Indeed, set $V=F^3$ and let $\{v_1,v_2,v_3\}$ be the canonical basis of V. It is known that the only cases, when $\mathrm {GL}_3(2)$ has subgroups of the same order that are not conjugate, occur for orders 4, 12 and 24, and that there are three conjugacy classes of groups of order 4 and two conjugacy classes of groups of orders 12 and 24. In order 4, let H and K respectively consist of all matrices of the form

$$ \begin{align*} \begin{pmatrix} 1 & 0 & *\\ 0 & 1 & *\\ 0 & 0 & 1\end{pmatrix}, \quad \begin{pmatrix} 1 & * & *\\ 0 & 1 & 0\\ 0 & 0 & 1\end{pmatrix}. \end{align*} $$

Note that $G_1=\mathrm {Hol}(V,H)$ is not isomorphic to $G_2=\mathrm {Hol}(V,K)$ , since $[G_1,G_1]=\langle v_1,v_2\rangle $ and $[G_2,G_2]=\langle v_1\rangle $ (this gives a quick way to verify that $H\not \sim K$ ).

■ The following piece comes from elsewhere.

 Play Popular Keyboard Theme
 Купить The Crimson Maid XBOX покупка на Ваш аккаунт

Next, let J be the subgroup generated by the upper triangular Jordan block with eigenvalue 1. Thus, J is cyclic of order 4. Set $G_3=\mathrm {Hol}(V,J)$ . Then $[G_3,G_3]=\langle v_1,v_2\rangle $ , but $G_3$ is nilpotent of class 3 and $G_1$ is nilpotent of class 2. Thus, $G_3$ is not isomorphic to $G_1$ or to $G_2$ .

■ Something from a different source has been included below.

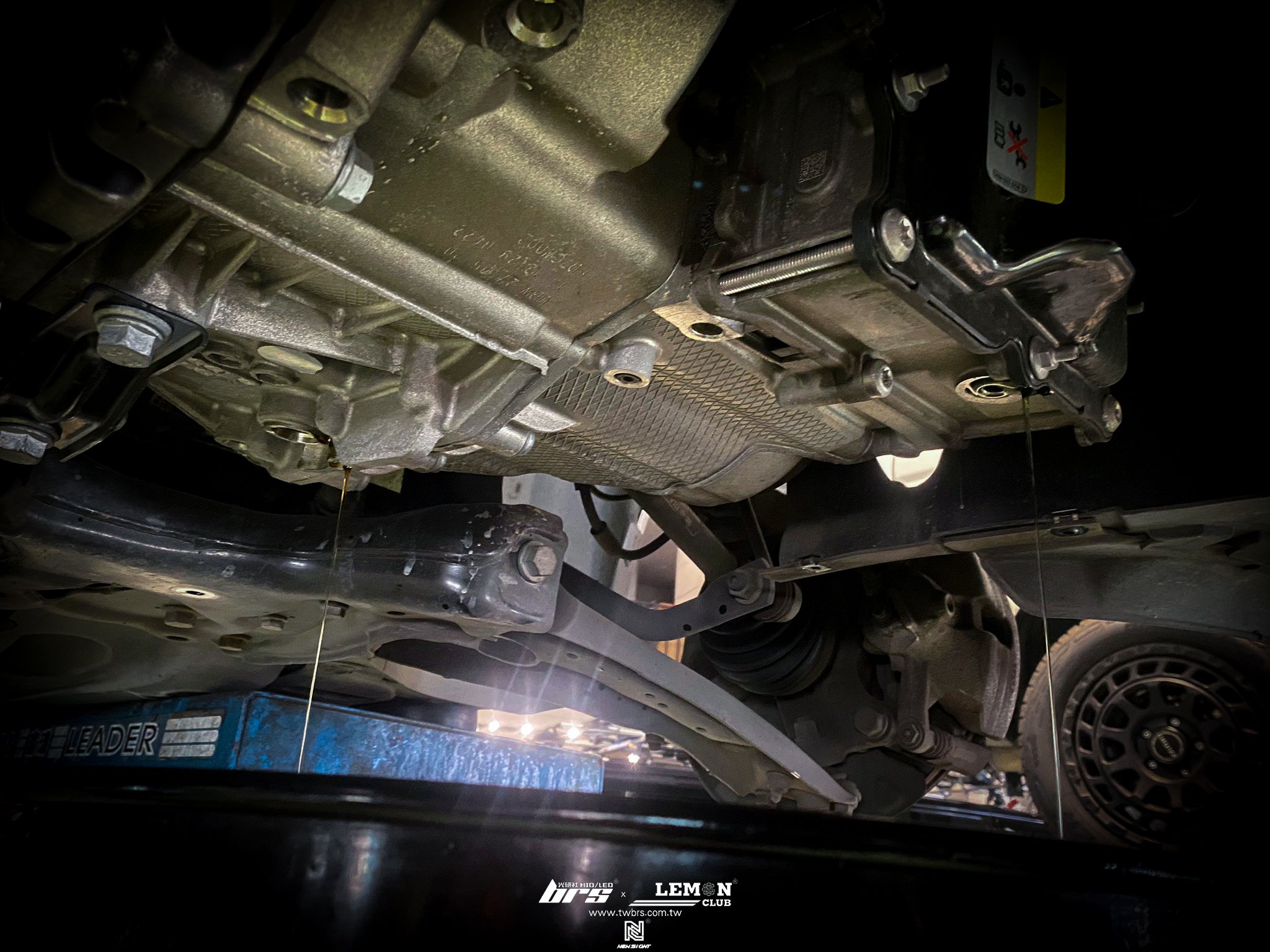 Volkswagen Golf 7.5 保養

In order 24, let H and K respectively consist of all matrices of the form

$$ \begin{align*} \begin{pmatrix} A & u\\ 0 & 1\end{pmatrix}, \quad \begin{pmatrix} 1 & w\\ 0 & A\end{pmatrix}, \end{align*} $$

where $A\in \mathrm {GL}_2(2)$ , u is a column vector of length 2 and w is a row vector of length 2. Observe that $G_1=\mathrm {Hol}(V,H)$ is not isomorphic to $G_2=\mathrm {Hol}(V,K)$ , since $[G_1,G_1]=\langle v_1,v_2\rangle \rtimes A_4$ and $[G_2,G_2]=V\rtimes A_4$ (this gives a quick way to verify that $H\not \sim K$ ).

In order 12, the situation is as above, but with $A\in \langle C\rangle $ , where C is the companion matrix of the polynomial $t^2+t+1\in F[t]$ . The outcome is the same.

(c) In addition to the group $C_2^3$ discussed above, every other group of order 8 is nonadmitting. These cases are easily verified and we omit the details.

(d) In addition to the group $C_8$ mentioned above, every cyclic group $C_{p^n}$ is nonadmitting. The case when p is odd is trivial, and the case when $p=2$ requires routine calculations that we omit.